## [Extract to read]
National practice standards for the mental health workforce 2013

Part 2: Values and attitudes

Page last updated: November 2013

Values and attitudes inform the way that mental health services are delivered and received. Individual practitioners have their own personal beliefs and values; however, there are specific values on which all workers are expected to base their practice. These values are a declaration of what the mental health workforce holds to be important principles and what individuals strive to practice each day. Mental health practitioners are expected to understand, reflect on and use their own values and beliefs in a positive way at work.

The following values and attitudes underpin how mental health practitioners apply skills and knowledge when working with people, families, carers and communities.

## [Records shown]
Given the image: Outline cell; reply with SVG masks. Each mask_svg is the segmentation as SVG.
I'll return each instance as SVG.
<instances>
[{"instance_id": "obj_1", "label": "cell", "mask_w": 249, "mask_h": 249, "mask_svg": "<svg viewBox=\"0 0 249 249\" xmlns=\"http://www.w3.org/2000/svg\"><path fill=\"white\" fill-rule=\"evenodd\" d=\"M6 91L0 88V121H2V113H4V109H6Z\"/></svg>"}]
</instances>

## [Exercise aim]
Continue the passage above on the values and attitudes of the mental health workforce, starting after its final sentence.

## [Answer space]
Values

Respect

All people have the right to be heard and treated with dignity and respect, have their privacy protected, and have their documentation treated in a confidential manner. Mental health practitioners respect the person, their family and carers, their experience, their values, beliefs and culture. They also respect diversity among people, families, carers, colleagues and communities, in areas including class, gender, culture, religion, spirituality, disability, age, power, status and sexual orientation.

Advocacy

Concern for the welfare of others guides the work of mental health practitioners. They strive to uphold the human rights of people, families and carers, including full and effective participation and inclusion in society. Mental health practitioners support the individual, and others (including children) who may be affected by the illness of a family member.

Recovery

Mental health practitioners support and uphold the principles of recovery-oriented mental health practice articulated in the National Standards for Mental Health Services 2010.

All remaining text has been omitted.